TAREFAS PROPOSTAS
A: De acordo com o texto sobre Carla Maia, qual companhia de dança ela idealizou?
B: Devolva, sem alterações, a passagem do texto sobre Carla Maia situada entre "A brasiliense Carla" e "Ministério do Esporte.", inclusive.

TRECHO DO TEXTO
================================
Por Melissa Gervásio, para Cobertura Colaborativa Paris 2024

Qual é o seu sonho? Para a repórter da TV Brasil Carla Maia, o sonho era disputar uma Paralimpíada. Após 20 anos de dedicação, Carlinha, como é chamada, está em Paris representando o Time Brasil no tênis de mesa.

Foto: Daniel Zappe/CPB/MPIX

A brasiliense Carla Maia, de 43 anos, é publicitária, jornalista, paratleta e bailarina. Ela foi a primeira repórter cadeirante a atuar em um jornal factual no Brasil. Além disso, é idealizadora do Street Cadeirante, a primeira companhia de dança sobre cadeira de rodas do Distrito Federal.

Devido a um sangramento espontâneo na medula quando tinha 17 anos, Carla ficou tetraplégica e precisou encontrar forças para recomeçar sua vida. A mesatenista compartilhou essa jornada em uma entrevista ao podcast Jogo Rápido, do Ministério do Esporte.
================================
DADOS DE ORIGEM
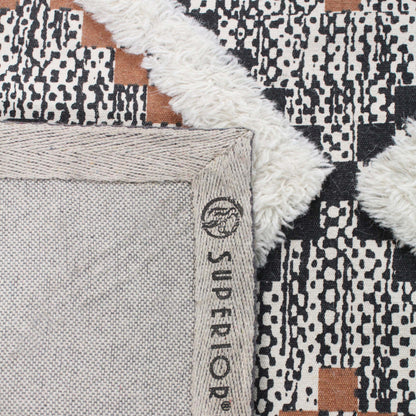 Geometric Wool Cotton Blend Latex Backing Indoor Area Rug - Rust/Black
================================
RESPOSTAS ÀS TAREFAS
A: O Street Cadeirante, a primeira companhia de dança sobre cadeira de rodas do Distrito Federal.

B:
A brasiliense Carla Maia, de 43 anos, é publicitária, jornalista, paratleta e bailarina. Ela foi a primeira repórter cadeirante a atuar em um jornal factual no Brasil. Além disso, é idealizadora do Street Cadeirante, a primeira companhia de dança sobre cadeira de rodas do Distrito Federal.

Devido a um sangramento espontâneo na medula quando tinha 17 anos, Carla ficou tetraplégica e precisou encontrar forças para recomeçar sua vida. A mesatenista compartilhou essa jornada em uma entrevista ao podcast Jogo Rápido, do Ministério do Esporte.